Friendship Bench project funded by MRC
Professor Ricardo Araya, King’s College London, has been awarded a grant co-funded by the MRC and NIHR, for the Friendship Bench project based in Zimbabwe. This study; ’Optimising implementation strategies of the scale-up of a primary care psychological intervention: The Friendship Bench’, will build on a previous RCT which showed that the Friendship Bench (FB) is the first effective psychological treatment programme in primary care to be tested so far in Sub-Saharan Africa.
The FB uses a brief psychological approach based on problem-solving therapy and carried out by lay health workers with supervision by a more experienced mental health worker. The FB was scaled up to 72 clinics in and around Harare about one year ago. This study aims to evaluate the scaling-up so far and to identify the factors that have influenced the outcome of the implementation of the FB with a view to design an enhanced facilitation intervention to improve the implementation in clinics that have not performed so well. It will use well-known implementation science frameworks to guide the work.
The study will start in July 2018 and run for three years. Co-Investigators include; Dr Dixon Chibanda and Ruth Verhey from the University of Zimbabwe, Dr Andrew Healey from King’s College London, and Dr Bradley Wagenaar from University of Washington.

# [Listed entries]
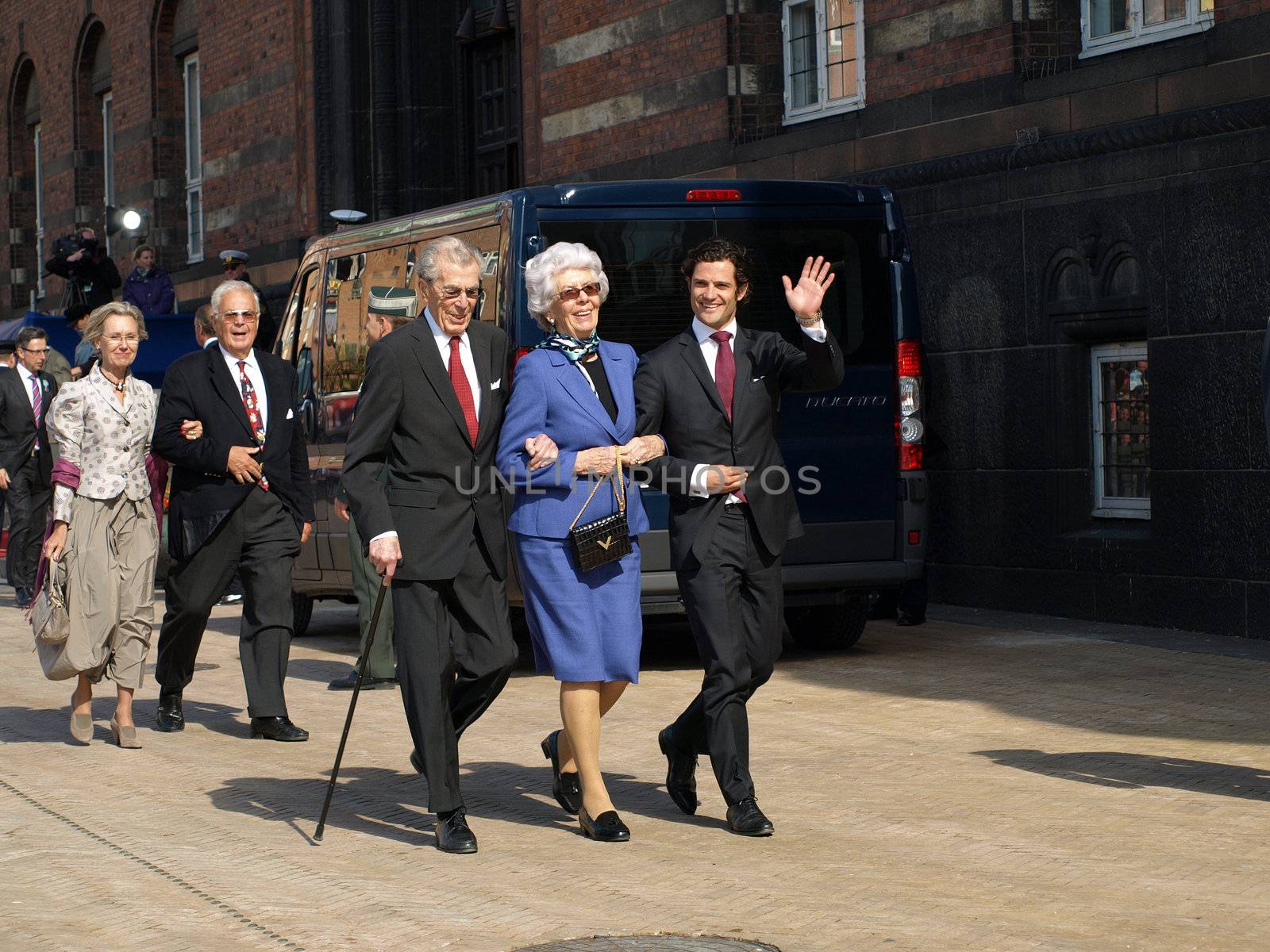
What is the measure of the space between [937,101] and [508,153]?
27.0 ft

--

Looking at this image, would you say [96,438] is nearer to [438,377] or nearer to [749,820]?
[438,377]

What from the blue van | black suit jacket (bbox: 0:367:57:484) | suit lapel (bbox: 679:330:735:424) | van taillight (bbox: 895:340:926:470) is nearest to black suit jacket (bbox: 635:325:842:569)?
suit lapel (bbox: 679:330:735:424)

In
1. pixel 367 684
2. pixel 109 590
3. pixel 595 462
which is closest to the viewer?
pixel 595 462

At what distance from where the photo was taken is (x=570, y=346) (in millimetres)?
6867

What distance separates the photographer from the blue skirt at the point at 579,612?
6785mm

# [Directions]
Please answer these questions from the Friendship Bench announcement:
(a) How many clinics was the Friendship Bench scaled up to?
(b) Who carries out the Friendship Bench's psychological approach?
(c) When will the study start, and how long will it run?
The entries are separate material with no connection to the Friendship Bench announcement.

# [Result below]
(a) 72 clinics in and around Harare.
(b) Lay health workers, supervised by a more experienced mental health worker.
(c) It will start in July 2018 and run for three years.